NBG6817 download speed inconsistencies

I have a docsis 3.1 active modem with an Zyxel armor z2 NBG6817.
My package is 600/50 with connection from my pc directly to the modem the speeds are fine.
But with the zyxel(router) there is all sorts of issues as you will see in the video,
the first few seconds it hits the speed it should be at but after a few seconds,
it drops to 300-400mbit and stay stuck there with regular spikes up to 500-580mbit.
But most of the time it just stays at 400mbit flatline.

I tried many things such as IRQBalance and setting cpu policies to performance,
they only help a little bit nothing much.
I do have Software flow offloading enabled
Without it enabled it has even more issues reaching 500mbit in general.

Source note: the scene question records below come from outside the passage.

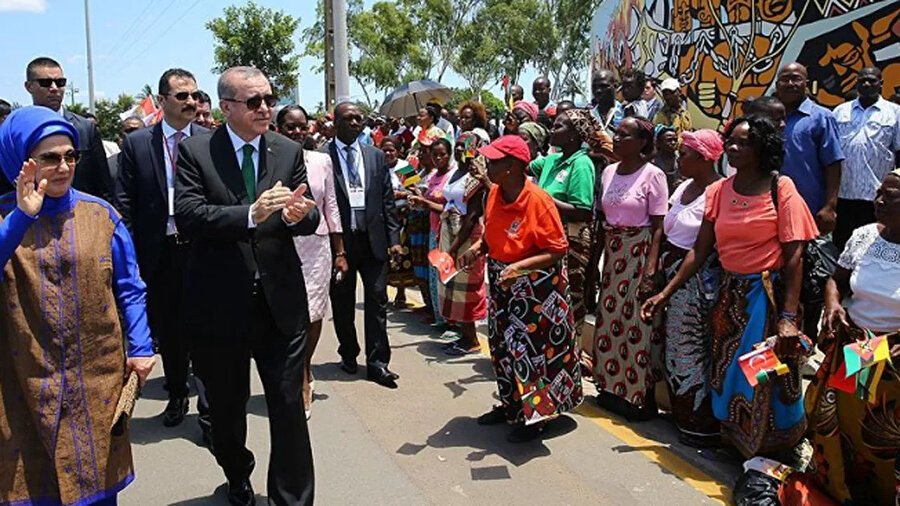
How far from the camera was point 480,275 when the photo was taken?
252 inches

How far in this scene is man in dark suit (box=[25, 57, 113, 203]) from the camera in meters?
4.87

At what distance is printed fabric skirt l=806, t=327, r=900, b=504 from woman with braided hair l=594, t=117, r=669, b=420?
4.03 ft

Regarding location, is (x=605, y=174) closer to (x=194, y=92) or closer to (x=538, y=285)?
(x=538, y=285)

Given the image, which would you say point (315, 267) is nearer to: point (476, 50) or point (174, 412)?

I'm so stuck right now been stuck in this position for the past half a year or more i do need help!

Video:

Without NSS/ NPU support, ipq8065 is punching above its weight at those WAN speeds - considering that, your figures aren't really surprising (the choppy results won't happen within its throughput bracket, as you can see in the upload direction). I wouldn't recommend ipq8065 beyond ~350-400 MBit/s WAN throughput, yes, you can stretch that with flow-offloading, but the results you're getting are exemplary for this (keep in mind, flow-offloading can only speed up established connections and you're using 16 concurrent threads). Aside from these hardware limitations of ipq806x, you also need to consider that the other end -the speedtest servers you're testing against- are increasingly getting under pressure for real high-speed connections (let's say significantly above 100-200 MBit/s).

While you can certainly give the attached pull request a test, I wouldn't expect it to significantly change the situation either.

What do i need to do to get better wan throughput?
If it is a new router which one and what exactly and what would be the price of that?

mvebu (Marvell) or x86

mvebu (Marvell) what specifically?

E.g. Linksys WRT3200ACM/ WRT32x or WRT1900ACv2/ WRT1900ACS. WRT1200AC should also do the job, but I'd go with the slightly higher end for those speeds.